The Vikings and Early Settlers
Why begin with the Vikings? It was already 800AD when they turned up here. Others came much earlier but the Vikings are the first whose comment we can quote. A scout, sent ashore from the longboat is alleged to have reported, “Ullamhdha”, Viking for ‘Nobody Home’. They named the island ‘Ullfur’, their word for ‘Wolf Island’ then came ashore and built Glackindaline Castle on Dun Ban, a small rock-ribbed island connected by a causeway to the northwest shore of Ulva. If the Vikings cared to look, they could have found evidence of much earlier inhabitants.
The standing stones of Ulva stood then where they stand today, the mute and mysterious legacy of a pre-Celtic, megalithic people who lived on Ulva around 1,500 BC and vanished before the Vikings arrived. The people who set up the stones were, in fact, newcomers compared to the first inhabitants of Livingston’s Cave. Archeologists from Edinburgh University have been studying the floor of this large cave. A shell midden, flint artifacts and fragments of bone from lemming, Arctic fox and human infant indicate people lived here from as far back as 5,650BC.

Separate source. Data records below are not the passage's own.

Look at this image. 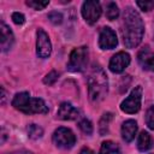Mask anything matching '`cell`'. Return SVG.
<instances>
[{
  "mask_svg": "<svg viewBox=\"0 0 154 154\" xmlns=\"http://www.w3.org/2000/svg\"><path fill=\"white\" fill-rule=\"evenodd\" d=\"M144 34V24L140 13L132 7H126L123 13L122 20V35L126 48L137 47Z\"/></svg>",
  "mask_w": 154,
  "mask_h": 154,
  "instance_id": "obj_1",
  "label": "cell"
},
{
  "mask_svg": "<svg viewBox=\"0 0 154 154\" xmlns=\"http://www.w3.org/2000/svg\"><path fill=\"white\" fill-rule=\"evenodd\" d=\"M88 93L93 102L102 101L108 93V79L99 65H93L88 75Z\"/></svg>",
  "mask_w": 154,
  "mask_h": 154,
  "instance_id": "obj_2",
  "label": "cell"
},
{
  "mask_svg": "<svg viewBox=\"0 0 154 154\" xmlns=\"http://www.w3.org/2000/svg\"><path fill=\"white\" fill-rule=\"evenodd\" d=\"M88 47L81 46L77 48H73L72 52L70 53L69 57V63H67V70L71 72H82L85 70L87 64H88Z\"/></svg>",
  "mask_w": 154,
  "mask_h": 154,
  "instance_id": "obj_3",
  "label": "cell"
},
{
  "mask_svg": "<svg viewBox=\"0 0 154 154\" xmlns=\"http://www.w3.org/2000/svg\"><path fill=\"white\" fill-rule=\"evenodd\" d=\"M141 100H142V87L137 85L131 90L129 96L120 103V109L129 114L137 113L141 108Z\"/></svg>",
  "mask_w": 154,
  "mask_h": 154,
  "instance_id": "obj_4",
  "label": "cell"
},
{
  "mask_svg": "<svg viewBox=\"0 0 154 154\" xmlns=\"http://www.w3.org/2000/svg\"><path fill=\"white\" fill-rule=\"evenodd\" d=\"M53 143L61 149H70L75 146L76 143V136L73 135V132L67 129V128H58L54 132H53Z\"/></svg>",
  "mask_w": 154,
  "mask_h": 154,
  "instance_id": "obj_5",
  "label": "cell"
},
{
  "mask_svg": "<svg viewBox=\"0 0 154 154\" xmlns=\"http://www.w3.org/2000/svg\"><path fill=\"white\" fill-rule=\"evenodd\" d=\"M101 5L99 1L95 0H87L82 5V16L84 20L89 24H94L99 20L101 16Z\"/></svg>",
  "mask_w": 154,
  "mask_h": 154,
  "instance_id": "obj_6",
  "label": "cell"
},
{
  "mask_svg": "<svg viewBox=\"0 0 154 154\" xmlns=\"http://www.w3.org/2000/svg\"><path fill=\"white\" fill-rule=\"evenodd\" d=\"M37 40H36V53L40 58L46 59L52 53V43L49 36L43 29H37Z\"/></svg>",
  "mask_w": 154,
  "mask_h": 154,
  "instance_id": "obj_7",
  "label": "cell"
},
{
  "mask_svg": "<svg viewBox=\"0 0 154 154\" xmlns=\"http://www.w3.org/2000/svg\"><path fill=\"white\" fill-rule=\"evenodd\" d=\"M129 64H130V55L126 52H118L111 58L108 67L113 73H120L129 66Z\"/></svg>",
  "mask_w": 154,
  "mask_h": 154,
  "instance_id": "obj_8",
  "label": "cell"
},
{
  "mask_svg": "<svg viewBox=\"0 0 154 154\" xmlns=\"http://www.w3.org/2000/svg\"><path fill=\"white\" fill-rule=\"evenodd\" d=\"M117 45H118V40H117L116 32L108 26L102 28L100 31V35H99L100 48L101 49H113Z\"/></svg>",
  "mask_w": 154,
  "mask_h": 154,
  "instance_id": "obj_9",
  "label": "cell"
},
{
  "mask_svg": "<svg viewBox=\"0 0 154 154\" xmlns=\"http://www.w3.org/2000/svg\"><path fill=\"white\" fill-rule=\"evenodd\" d=\"M137 60L143 70L154 72V52L149 49V47H143L138 54Z\"/></svg>",
  "mask_w": 154,
  "mask_h": 154,
  "instance_id": "obj_10",
  "label": "cell"
},
{
  "mask_svg": "<svg viewBox=\"0 0 154 154\" xmlns=\"http://www.w3.org/2000/svg\"><path fill=\"white\" fill-rule=\"evenodd\" d=\"M57 116L61 120H75L78 118L79 112L70 102H63L58 108Z\"/></svg>",
  "mask_w": 154,
  "mask_h": 154,
  "instance_id": "obj_11",
  "label": "cell"
},
{
  "mask_svg": "<svg viewBox=\"0 0 154 154\" xmlns=\"http://www.w3.org/2000/svg\"><path fill=\"white\" fill-rule=\"evenodd\" d=\"M30 100H31V96H30V94H29L28 91L17 93V94L14 95L13 100H12V106H13L16 109H18V111H20V112L28 114V108H29Z\"/></svg>",
  "mask_w": 154,
  "mask_h": 154,
  "instance_id": "obj_12",
  "label": "cell"
},
{
  "mask_svg": "<svg viewBox=\"0 0 154 154\" xmlns=\"http://www.w3.org/2000/svg\"><path fill=\"white\" fill-rule=\"evenodd\" d=\"M122 137L125 142H131L137 132V123L134 119H128L122 125Z\"/></svg>",
  "mask_w": 154,
  "mask_h": 154,
  "instance_id": "obj_13",
  "label": "cell"
},
{
  "mask_svg": "<svg viewBox=\"0 0 154 154\" xmlns=\"http://www.w3.org/2000/svg\"><path fill=\"white\" fill-rule=\"evenodd\" d=\"M0 31H1V49L2 52H7L12 47L14 41L13 32L4 22L0 25Z\"/></svg>",
  "mask_w": 154,
  "mask_h": 154,
  "instance_id": "obj_14",
  "label": "cell"
},
{
  "mask_svg": "<svg viewBox=\"0 0 154 154\" xmlns=\"http://www.w3.org/2000/svg\"><path fill=\"white\" fill-rule=\"evenodd\" d=\"M153 146V138L150 136L149 132L147 131H141L137 138V148L141 152H146L148 149H150Z\"/></svg>",
  "mask_w": 154,
  "mask_h": 154,
  "instance_id": "obj_15",
  "label": "cell"
},
{
  "mask_svg": "<svg viewBox=\"0 0 154 154\" xmlns=\"http://www.w3.org/2000/svg\"><path fill=\"white\" fill-rule=\"evenodd\" d=\"M100 154H122L119 146L113 141H105L101 143Z\"/></svg>",
  "mask_w": 154,
  "mask_h": 154,
  "instance_id": "obj_16",
  "label": "cell"
},
{
  "mask_svg": "<svg viewBox=\"0 0 154 154\" xmlns=\"http://www.w3.org/2000/svg\"><path fill=\"white\" fill-rule=\"evenodd\" d=\"M105 14H106L107 19H109V20H113V19L118 18V16H119V10H118L117 4H116V2H113V1L107 2Z\"/></svg>",
  "mask_w": 154,
  "mask_h": 154,
  "instance_id": "obj_17",
  "label": "cell"
},
{
  "mask_svg": "<svg viewBox=\"0 0 154 154\" xmlns=\"http://www.w3.org/2000/svg\"><path fill=\"white\" fill-rule=\"evenodd\" d=\"M111 119H112V113H109V112L105 113V114L101 117L100 123H99V124H100V125H99V131H100L101 135H105V134L108 131V124H109Z\"/></svg>",
  "mask_w": 154,
  "mask_h": 154,
  "instance_id": "obj_18",
  "label": "cell"
},
{
  "mask_svg": "<svg viewBox=\"0 0 154 154\" xmlns=\"http://www.w3.org/2000/svg\"><path fill=\"white\" fill-rule=\"evenodd\" d=\"M28 134H29V137L32 138V140H37L40 137H42L43 135V130L41 126L36 125V124H31L28 129Z\"/></svg>",
  "mask_w": 154,
  "mask_h": 154,
  "instance_id": "obj_19",
  "label": "cell"
},
{
  "mask_svg": "<svg viewBox=\"0 0 154 154\" xmlns=\"http://www.w3.org/2000/svg\"><path fill=\"white\" fill-rule=\"evenodd\" d=\"M146 124L150 130H154V105L150 106L146 112Z\"/></svg>",
  "mask_w": 154,
  "mask_h": 154,
  "instance_id": "obj_20",
  "label": "cell"
},
{
  "mask_svg": "<svg viewBox=\"0 0 154 154\" xmlns=\"http://www.w3.org/2000/svg\"><path fill=\"white\" fill-rule=\"evenodd\" d=\"M78 126H79V129H81L84 134H87V135H90V134L93 132V125H91L90 120L87 119V118L82 119V120L78 123Z\"/></svg>",
  "mask_w": 154,
  "mask_h": 154,
  "instance_id": "obj_21",
  "label": "cell"
},
{
  "mask_svg": "<svg viewBox=\"0 0 154 154\" xmlns=\"http://www.w3.org/2000/svg\"><path fill=\"white\" fill-rule=\"evenodd\" d=\"M48 4L49 1H26V5L34 10H43L46 6H48Z\"/></svg>",
  "mask_w": 154,
  "mask_h": 154,
  "instance_id": "obj_22",
  "label": "cell"
},
{
  "mask_svg": "<svg viewBox=\"0 0 154 154\" xmlns=\"http://www.w3.org/2000/svg\"><path fill=\"white\" fill-rule=\"evenodd\" d=\"M58 77H59V75H58V72H57V71H51V72H49V73H47V75H46V77L43 78V83H45V84L51 85V84H53V83L58 79Z\"/></svg>",
  "mask_w": 154,
  "mask_h": 154,
  "instance_id": "obj_23",
  "label": "cell"
},
{
  "mask_svg": "<svg viewBox=\"0 0 154 154\" xmlns=\"http://www.w3.org/2000/svg\"><path fill=\"white\" fill-rule=\"evenodd\" d=\"M48 19L53 23V24H60L63 22V16L61 13H59L58 11H53L48 14Z\"/></svg>",
  "mask_w": 154,
  "mask_h": 154,
  "instance_id": "obj_24",
  "label": "cell"
},
{
  "mask_svg": "<svg viewBox=\"0 0 154 154\" xmlns=\"http://www.w3.org/2000/svg\"><path fill=\"white\" fill-rule=\"evenodd\" d=\"M136 4L142 11H146V12L154 8V1H137Z\"/></svg>",
  "mask_w": 154,
  "mask_h": 154,
  "instance_id": "obj_25",
  "label": "cell"
},
{
  "mask_svg": "<svg viewBox=\"0 0 154 154\" xmlns=\"http://www.w3.org/2000/svg\"><path fill=\"white\" fill-rule=\"evenodd\" d=\"M12 20H13V23H14V24L20 25V24H23V23L25 22V17H24V14H23V13L13 12V13H12Z\"/></svg>",
  "mask_w": 154,
  "mask_h": 154,
  "instance_id": "obj_26",
  "label": "cell"
},
{
  "mask_svg": "<svg viewBox=\"0 0 154 154\" xmlns=\"http://www.w3.org/2000/svg\"><path fill=\"white\" fill-rule=\"evenodd\" d=\"M79 154H94V152H93L90 148H87V147H84V148H82V149H81Z\"/></svg>",
  "mask_w": 154,
  "mask_h": 154,
  "instance_id": "obj_27",
  "label": "cell"
}]
</instances>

Ulva’s Kelp Industry Seaweed plays an important role in the history of Ulva. It was burned to produce kelp, a product in great demand in the early 19th Century for making glass and soap. Being a labour intensive process ( it took 20 tons of seaweed to produce 1 ton of kelp) Ulva’s population grew to meet the demands of cutting, carrying and burning enough seaweed for an average output of 23 tons of kelp per year. In 1785 Ulva was purchased by a pioneer of the kelp burning industry and his son, Staffa MacDonald ws reputed to have ‘trebled his income and doubled his population by careful attention to his kelp shores’. In 1835
Francis William Clark bought Ulva. By 1837 the population had grown to 604 people living in sixteen villages whose ruins you can see today. There were shoemakers, square-wrights, boat carpenters, tailors, weavers, blacksmiths, dry-stone masons and two merchants. Clark’s high hopes for this thriving community were shattered when the kelp market collapsed and he was left with a great surplus of tenants. Then, the potato blight struck Ulva. Like so many other estates in the West of Scotland, it ceased to be a crofting estate and the sad era of the clearances followed. Some of the crofters who were cleared went to other parts of Scotland, some to north America and Australia. The abandoned villages are sad to see but the saddest is the row of small, low houses which stand at Starvation Terrace on Ardglass point. Here were the last evicted crofters for whom no place could be found.